Oggi sui quotidiani si parla molto della morte di Anna (nome di fantasia), la prima persona in Italia morta grazie al suicidio assistito. Anna si è somministrata da sola il farmaco, fornito dall'Asl, che l'ha fatta smettere di vivere. Con lei i famigliari e un medico-anestesista con il solo compito di vigilare.
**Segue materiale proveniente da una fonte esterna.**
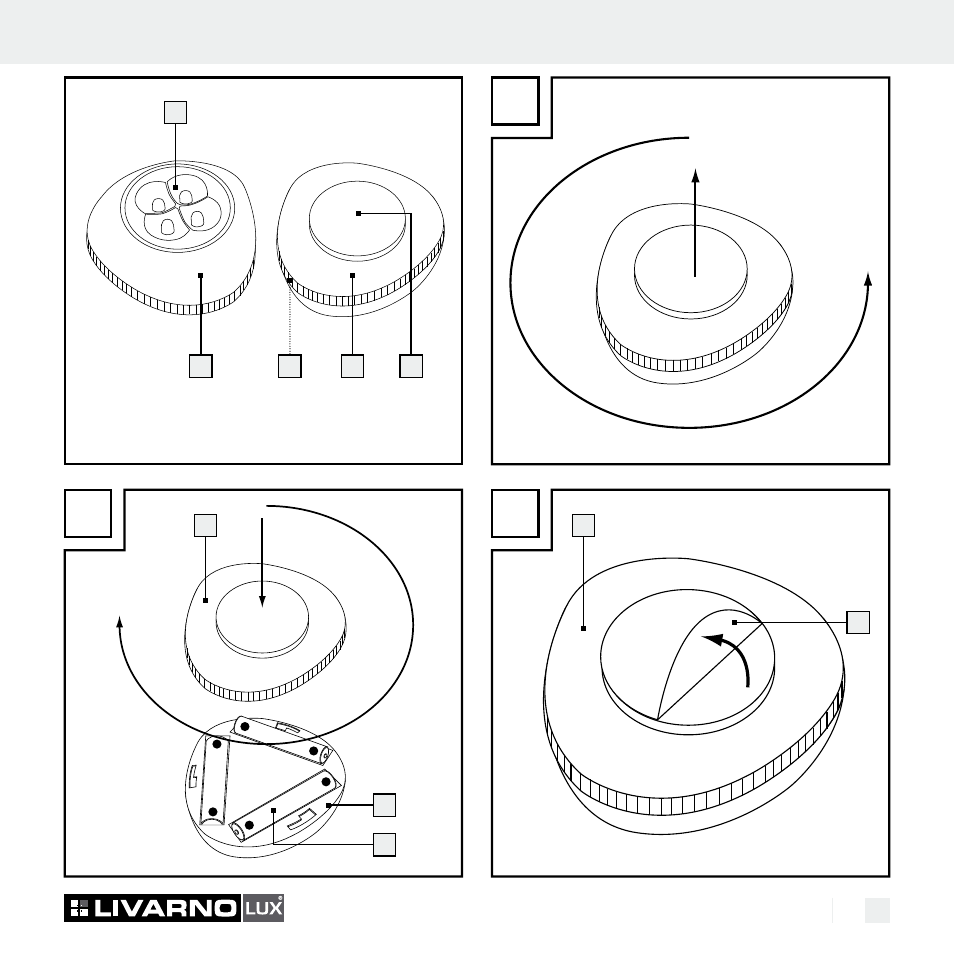 LIVARNO LUX®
Questa prima, storica morte per eutanasia in Italia dimostra, a parer mio, una sola cosa. Lo Stato italiano si è dimostrato assente, paralizzato nei propri intrighi di potere, indifferente verso il popolo. Il motivo? Anna ha potuto metter fine alla propria vita grazie ad una sentenza della Consulta, la "Cappato/Dj Fabo", e non per una legge dello Stato. E questa a me sembra una cosa fuori dal normale. È possibile che le persone debbano decidere della propria vita seguendo linee poste da giudici e non leggi proposte e approvate dai politici? I rappresentanti del popolo? I nostri rappresentanti? È un enorme paradosso. E sembra quasi impossibile che i politici di destra, sinistra, centro, presenti e passati, non siano mai riusciti ad intavolare una discussione seria su questo argomento.
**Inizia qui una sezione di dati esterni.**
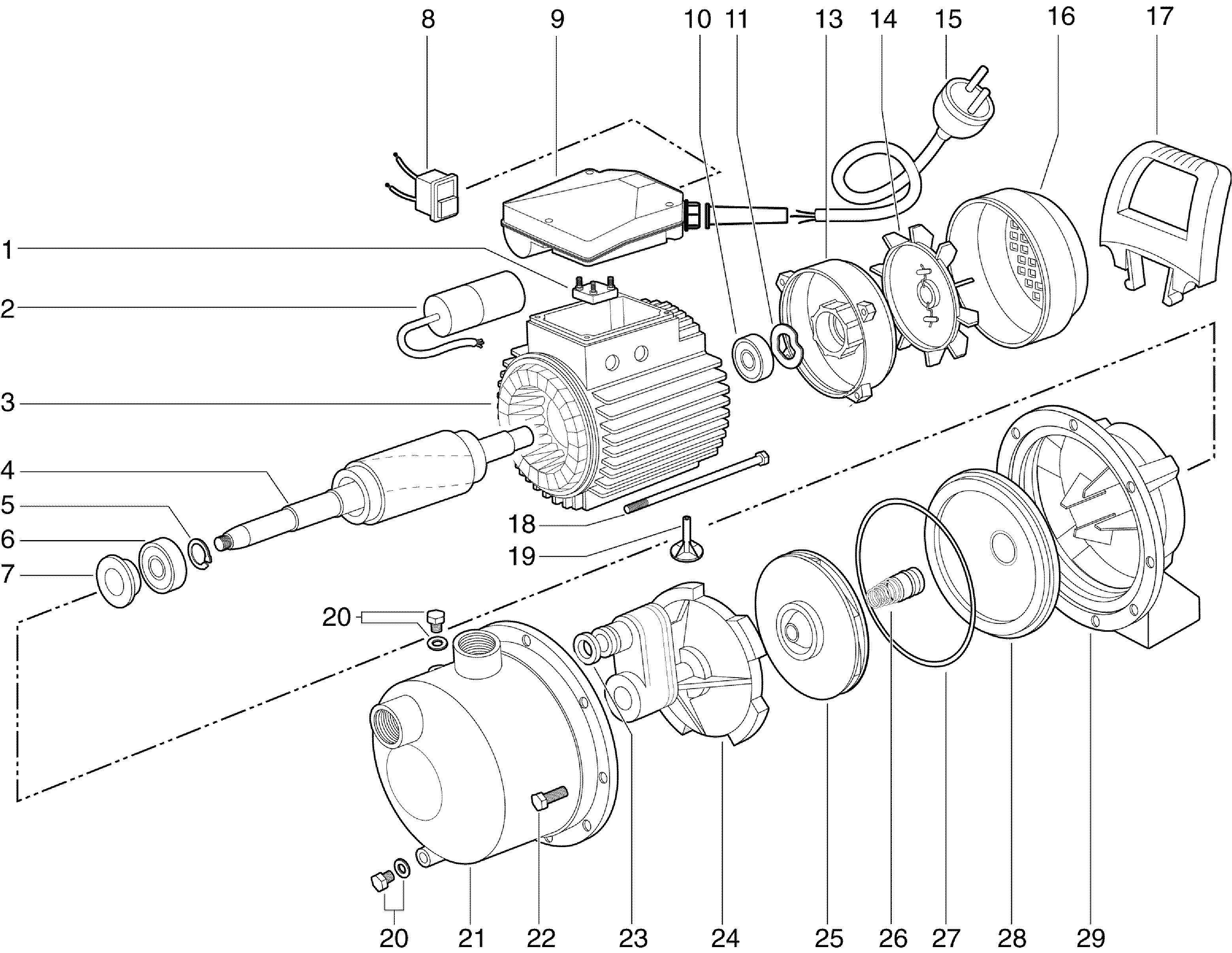 8 9 10 11 13 14 15 16 17

1
2
3
4
5
6
7

18
19

20

20 21 22 23 24 25 26 27 28 29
Personalmente trovo giusto anzi, giustissimo, che una persona affetta da una grave malattia, sempre più invalidante nel progredire, impossibile non dico da curare, ma solamente da rallentare nel suo corso, non possa avere la facoltà di mettere fine alle proprie sofferenze, alle sofferenze delle persone a lei care, delle persone che per anni le sono state al fianco. Attenzione, io non metto in discussione il coraggio, la forza di volontà, perché no, la fede, di quelli che per anni e anni convivono con malattie degenerative pesantissime, che combattano, accompagnati dai propri cari, un male incurabile. Anzi, tutt'altro, mi inchino davanti a queste persone immense. Ma dico anche che chi decide, non penso molto alla leggera, nelle stesse condizioni che dicevo sopra, di mettere fine a tutte queste pene non debba essere ostacolato.
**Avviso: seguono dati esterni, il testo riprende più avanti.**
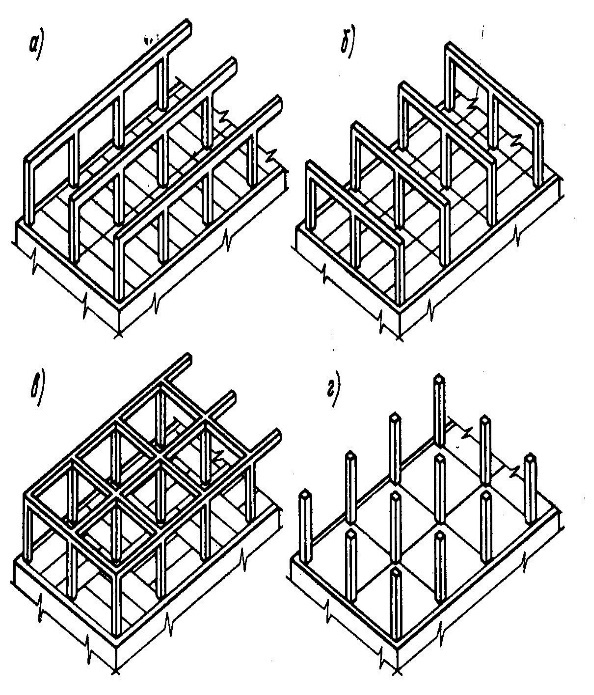 а)

б)

в)

г)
È urgente che la politica si metta a lavorare, a discutere su queste tematiche. Son d'accordo che chiunque si svegli la mattina dicendo che ne ha piene le balle di tutto non possa aver diritto all'eutanasia, proprio per questo dico che serve una legge chiara, "semplice" (lo so, siamo in Italia e sto chiedendo la luna), che permetta alle persone di compiere una scelta, di decidere, in situazioni di estrema sofferenza fisica e mentale, della propria vita e delle propria morte.